Records of scene-based questions:
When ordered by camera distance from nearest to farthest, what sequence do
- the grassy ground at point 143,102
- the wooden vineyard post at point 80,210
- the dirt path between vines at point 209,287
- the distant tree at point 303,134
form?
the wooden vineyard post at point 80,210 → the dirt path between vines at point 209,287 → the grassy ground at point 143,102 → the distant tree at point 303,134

*GOAL*.
Rewrite the records above with every "sequence" changed to "order", keeping everything else the same.

*OUTPUT OF THE TASK*.
When ordered by camera distance from nearest to farthest, what order do
- the grassy ground at point 143,102
- the wooden vineyard post at point 80,210
- the dirt path between vines at point 209,287
- the distant tree at point 303,134
form?
the wooden vineyard post at point 80,210 → the dirt path between vines at point 209,287 → the grassy ground at point 143,102 → the distant tree at point 303,134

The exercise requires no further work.